EXTRAIT DE PAGE

++++

Le Contrat social (1762) est un ouvrage de Jean-Jacques Rousseau (1712-1778) qui vise à établir les conditions d'une fondation légitime de l'autorité politique. Il a une visée normative : il ne s'agit pas de décrire comment fonctionne l'Etat, mais d'établir les conditions d'un gouvernement légitime. Pour ce faire, Rousseau considère que la liberté est une caractéristique fondamentale de l'état de nature et qu'il faut déterminer la forme la plus juste de gouvernement en fonction de celle-ci. Le Contrat s'ouvre en effet sur le constat suivant : "l'homme est né libre et partout il est dans les fers" (I, 1).
Le texte ci-dessous constitue le chapitre III intitulé "Du droit du plus fort" du premier livre du Contrat social. Dans ce livre I, Rousseau cherche à déterminer le principe de légitimité de tout ordre politique en opérant une critique des anciens systèmes de justification de l'autorité. Après avoir établi que la famille est la plus ancienne et la plus naturelle des sociétés, il estime qu'elle sert, par analogie, de premier modèle aux sociétés politiques (le chef est le père, le peuple est l'enfant), mais il montre aussi que l'aliénation de la liberté de l'enfant se fait pour son utilité alors que celle du peuple sert plus souvent le plaisir de commander du chef que sa liberté. Dans le chapitre III, il s'attaque au droit du plus fort comme système de justification de l'autorité.
Rousseau analyse cette notion de droit du plus fort pour en faire la critique. Il se pose la question suivante : pourquoi le plus fort, qui s'impose aux autres par sa puissance, a malgré tout besoin de revendiquer cette domination comme un droit, c'est-à-dire de conférer à sa puissance un habillage juridique venant légitimer sa domination ? Sa réponse est que le plus fort ne l'ai en réalité jamais suffisamment pour assurer la pérennité de cette domination : "le plus fort n'est jamais assez fort pour être toujours le maître, s'il ne transforme sa force en droit et l'obéissance en devoir". On voit ainsi que le plus fort a intérêt, pour faire durer sa domination, à la faire reconnaître comme légitime : la force et l'obéissance qu'elle génère devant devenir, sous l'effet d'une transformation, un droit et un devoir afin d'éviter toute tentative de remise en cause.

++++

DONNÉES FOURNIES
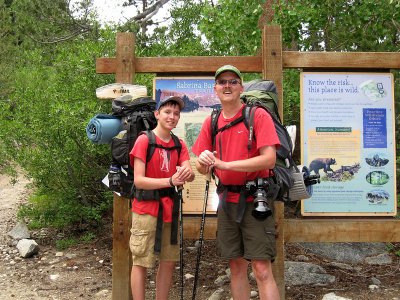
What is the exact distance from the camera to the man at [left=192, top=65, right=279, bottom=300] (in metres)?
3.54

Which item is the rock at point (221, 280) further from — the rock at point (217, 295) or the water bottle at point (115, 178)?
the water bottle at point (115, 178)

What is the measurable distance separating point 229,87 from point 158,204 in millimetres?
1149

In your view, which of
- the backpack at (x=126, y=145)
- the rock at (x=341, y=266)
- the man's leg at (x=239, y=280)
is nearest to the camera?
the man's leg at (x=239, y=280)

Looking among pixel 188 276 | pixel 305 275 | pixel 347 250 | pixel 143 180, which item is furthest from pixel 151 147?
pixel 347 250

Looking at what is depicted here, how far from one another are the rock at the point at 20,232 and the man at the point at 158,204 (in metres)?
4.34

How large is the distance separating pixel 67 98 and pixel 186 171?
377cm

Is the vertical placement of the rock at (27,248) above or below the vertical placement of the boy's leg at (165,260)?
below

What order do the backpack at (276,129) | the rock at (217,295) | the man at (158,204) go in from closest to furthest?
the backpack at (276,129) < the man at (158,204) < the rock at (217,295)

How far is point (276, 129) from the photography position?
383cm

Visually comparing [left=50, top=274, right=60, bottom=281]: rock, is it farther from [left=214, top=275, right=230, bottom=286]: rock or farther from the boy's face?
the boy's face

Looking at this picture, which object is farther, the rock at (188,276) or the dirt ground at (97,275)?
the rock at (188,276)

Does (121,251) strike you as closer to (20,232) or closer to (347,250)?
(20,232)

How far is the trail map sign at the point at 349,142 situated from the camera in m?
5.08

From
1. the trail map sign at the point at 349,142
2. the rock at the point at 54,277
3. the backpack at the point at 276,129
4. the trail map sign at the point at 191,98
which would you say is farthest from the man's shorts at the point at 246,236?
the rock at the point at 54,277
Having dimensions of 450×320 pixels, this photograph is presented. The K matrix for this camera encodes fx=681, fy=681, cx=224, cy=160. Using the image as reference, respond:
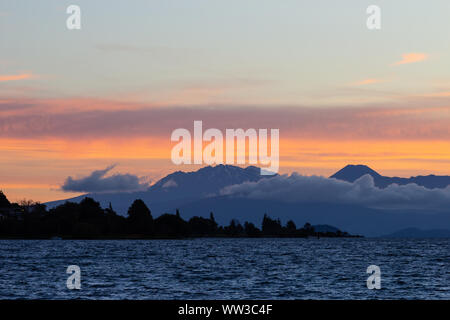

++++

CONSIGNE A
Relevez toutes les citations placées entre guillemets dans le texte sur le Contrat social.
CONSIGNE B
Recopiez les lignes de la liste, de celle qui contient « Does (121,251) strike » jusqu'à la fin de la liste, bornes comprises, en laissant les images de côté.
La liste n'a aucun lien avec le texte sur le Contrat social.

CORRIGÉ A
- "l'homme est né libre et partout il est dans les fers"
- "Du droit du plus fort"
- "le plus fort n'est jamais assez fort pour être toujours le maître, s'il ne transforme sa force en droit et l'obéissance en devoir"

CORRIGÉ B
Does (121,251) strike you as closer to (20,232) or closer to (347,250)?
(20,232)

How far is the trail map sign at the point at 349,142 situated from the camera in m?
5.08

From
1. the trail map sign at the point at 349,142
2. the rock at the point at 54,277
3. the backpack at the point at 276,129
4. the trail map sign at the point at 191,98
which would you say is farthest from the man's shorts at the point at 246,236?
the rock at the point at 54,277
Having dimensions of 450×320 pixels, this photograph is presented. The K matrix for this camera encodes fx=681, fy=681, cx=224, cy=160. Using the image as reference, respond:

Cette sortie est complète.